Tuesday, August 7, 2007

Letter from Burma (No. 19) by Aung San Suu Kyi

Mainichi Daily News
Monday, April 1, 1996

BOH AUNG GYAW REMAINS AN INSPIRATION TO STUDENTS
"A Few Introductions (2)"

Among the group of Burmese cadets with whom U Lwin went to Japan for military training in 1943 was a young man who became a particularly close friend and later, his brother-in-law: U Kyi Maung. At university, U Kyi Maung had been active in the students' movement for independence. In 1938, he marched at the head of demonstration holding aloft the flag of the Students' Union. Mounted police sent to stop the demonstration rode into the ranks of the students with batons swinging. U Kyi Maung was one of the first students to be struck down, hit in three places on the head. Another student marching close behind him, Ko Aung Gyaw, also received on the head a single sharp blow that knocked him down. A few hours later, the young man died from his injuries in the hospital, causing great anger throughout the country and raising the tempo of discontent against the colonial government. "Boh Aung Gyaw," as the student martyr came to be known, remains an inspiration to students fighting for justice and freedom today. At the outbreak of the war, U Kyi Maung joined the Burma Independence Army, where he came to know many of the men who would form the core of the armed forces of independent Burma. A staunch believer in the importance of an apolitical, professional army, he was strongly opposed to the military takeover of 1962. It was thus hardly surprising that in 1963, at which time he was serving as the commander of South Western Command, he was asked to retire from the armed forces.

During the quarter century that followed his retirement from the army, U Kyi Maung was imprisoned twice, for a total of seven years, on suspicion of opposing the military, later the Burmese Socialist Programme Party, government. Soon after the outbreak of the democracy movement in 1988, U Kyi Maung was pulled into prison for the third time, but he was released within a month. In September 1988, he became one of the 12 members of the Executive Committee of the National League for Democracy.
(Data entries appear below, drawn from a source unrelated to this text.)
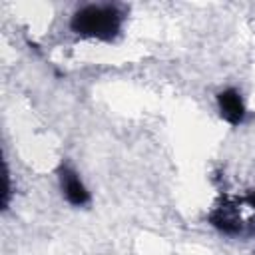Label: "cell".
<instances>
[{"instance_id":"1","label":"cell","mask_w":255,"mask_h":255,"mask_svg":"<svg viewBox=\"0 0 255 255\" xmlns=\"http://www.w3.org/2000/svg\"><path fill=\"white\" fill-rule=\"evenodd\" d=\"M124 26V10L120 4H84L70 18V30L80 38L112 42Z\"/></svg>"},{"instance_id":"2","label":"cell","mask_w":255,"mask_h":255,"mask_svg":"<svg viewBox=\"0 0 255 255\" xmlns=\"http://www.w3.org/2000/svg\"><path fill=\"white\" fill-rule=\"evenodd\" d=\"M58 181H60L62 195H64V199L70 205H74V207H86L92 201V195H90L88 187L84 185L80 173L68 161H62L60 167H58Z\"/></svg>"},{"instance_id":"3","label":"cell","mask_w":255,"mask_h":255,"mask_svg":"<svg viewBox=\"0 0 255 255\" xmlns=\"http://www.w3.org/2000/svg\"><path fill=\"white\" fill-rule=\"evenodd\" d=\"M215 102H217V110H219V116H221L223 122H227L233 128L243 124V120L247 116V110H245V102H243L239 90L223 88L221 92H217Z\"/></svg>"},{"instance_id":"4","label":"cell","mask_w":255,"mask_h":255,"mask_svg":"<svg viewBox=\"0 0 255 255\" xmlns=\"http://www.w3.org/2000/svg\"><path fill=\"white\" fill-rule=\"evenodd\" d=\"M235 199H237V203H239L243 209L249 211V215H251V233L255 235V189H249L245 195L235 197Z\"/></svg>"}]
</instances>
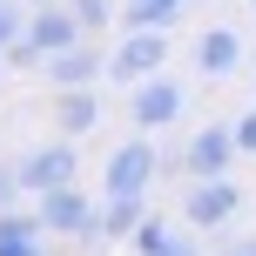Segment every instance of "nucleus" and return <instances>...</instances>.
<instances>
[{
    "label": "nucleus",
    "mask_w": 256,
    "mask_h": 256,
    "mask_svg": "<svg viewBox=\"0 0 256 256\" xmlns=\"http://www.w3.org/2000/svg\"><path fill=\"white\" fill-rule=\"evenodd\" d=\"M168 27H128V34L108 48V81H122V88H135V81H148V74H162V61H168Z\"/></svg>",
    "instance_id": "nucleus-1"
},
{
    "label": "nucleus",
    "mask_w": 256,
    "mask_h": 256,
    "mask_svg": "<svg viewBox=\"0 0 256 256\" xmlns=\"http://www.w3.org/2000/svg\"><path fill=\"white\" fill-rule=\"evenodd\" d=\"M34 216L48 222V236H74V243H94V236H102V209L81 196V182L34 196Z\"/></svg>",
    "instance_id": "nucleus-2"
},
{
    "label": "nucleus",
    "mask_w": 256,
    "mask_h": 256,
    "mask_svg": "<svg viewBox=\"0 0 256 256\" xmlns=\"http://www.w3.org/2000/svg\"><path fill=\"white\" fill-rule=\"evenodd\" d=\"M182 108H189V88H182L176 74H148V81H135V88H128V122H135L142 135L182 122Z\"/></svg>",
    "instance_id": "nucleus-3"
},
{
    "label": "nucleus",
    "mask_w": 256,
    "mask_h": 256,
    "mask_svg": "<svg viewBox=\"0 0 256 256\" xmlns=\"http://www.w3.org/2000/svg\"><path fill=\"white\" fill-rule=\"evenodd\" d=\"M155 176H162V155H155V142L135 128V135H128L122 148L108 155L102 189H108V196H148V182H155Z\"/></svg>",
    "instance_id": "nucleus-4"
},
{
    "label": "nucleus",
    "mask_w": 256,
    "mask_h": 256,
    "mask_svg": "<svg viewBox=\"0 0 256 256\" xmlns=\"http://www.w3.org/2000/svg\"><path fill=\"white\" fill-rule=\"evenodd\" d=\"M20 189L27 196H48V189H68V182L81 176V155H74V135H61V142H48V148H27L20 162Z\"/></svg>",
    "instance_id": "nucleus-5"
},
{
    "label": "nucleus",
    "mask_w": 256,
    "mask_h": 256,
    "mask_svg": "<svg viewBox=\"0 0 256 256\" xmlns=\"http://www.w3.org/2000/svg\"><path fill=\"white\" fill-rule=\"evenodd\" d=\"M236 209H243V189H236L230 176H202V182H189L182 216H189V230H222Z\"/></svg>",
    "instance_id": "nucleus-6"
},
{
    "label": "nucleus",
    "mask_w": 256,
    "mask_h": 256,
    "mask_svg": "<svg viewBox=\"0 0 256 256\" xmlns=\"http://www.w3.org/2000/svg\"><path fill=\"white\" fill-rule=\"evenodd\" d=\"M40 68H48L54 94H61V88H94V81H108V48H94V34H88V40H74V48L48 54Z\"/></svg>",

When U Tin U and I were placed under house arrest in July 1989, the Executive Committee of the NLD decided on collective leadership, but it would not be wrong to say that U Kyi Maung was the man who led the party to its resounding victory in the elections of 1990. After the first few weeks of euphoria, the people of Burma began to suspect that the authorities had no intention of honoring the results of the elections. Their worst fears were confirmed when U Kyi Maung was arrested in September 1990, tried by a military tribunal and sentenced to 20 years' imprisonment. He was, however, released in March 1995.

Another eminent leader of the NLD released on the same day as U Kyi Maung was U Tin U. As chairman of the NLD, he had been placed under house arrest in July 1989 and in December of the same year tried by a military tribunal and sentenced to three years' imprisonment. When the end of his prison term was approaching, he was tried again on the same charges as previously and given another prison sentence of seven years. The years U Tin U spent in Insein Jail from 1989 to 1995 were his second stint in the infamous prison. His first period of incarceration had lasted from 1976 until 1980. U Tin U joined the army as a mere 16-year-old in 1943. After the war, he was included in the 150 Burmese officers to be given commissions in the reorganized Burma Army which formed the basis of the nation when it became independent. During the 1950s, he was twice awarded for valor shown in action against Kuomintang troops which had fled into Burma at the time of the communist victory in China. He rose rapidly from rank to rank through the 1960s and early 1970s, and in 1974 he was appointed chief of Defense Services and minister of defense.

The year 1974 was also when the meanness of spirit shown by the authorities over the funeral of U Thant, retired secretary-general of the United Nations, scandalized the people of Burma and fermented anger among students already resentful of conditions imposed by the Burmese Way of Socialism. In the course of disturbances related to this episode, and even more during the 1976 demonstrations by workers, U Tin U was hailed as a champion of the people. It is likely that his popularity with the public had much to do with his dismissal from the armed forces in March 1976. In September of that year he was arrested, charged and alleged misprision of treason and sentenced to seven years' imprisonment.

On his release from prison under a general amnesty program in 1980, U Tin U went straight to a monastery, where he stayed as a monk for two years. When he returned to lay life, he studied law and acquired the Registered Lawyers' certificate as well as the LL.B. degree. The democracy movement of 1988 drew him from a quiet, private life into the struggle to bring justice and human rights to Burma. He was appointed deputy chairman of the NLD in September 1988, and in December of the same year he replaced U Aung Gyi as chairman of the party.

This article is one of a yearlong series of letters, the Japanese translation of which appears in the Mainichi Shimbun the same day, or the previous day in some areas.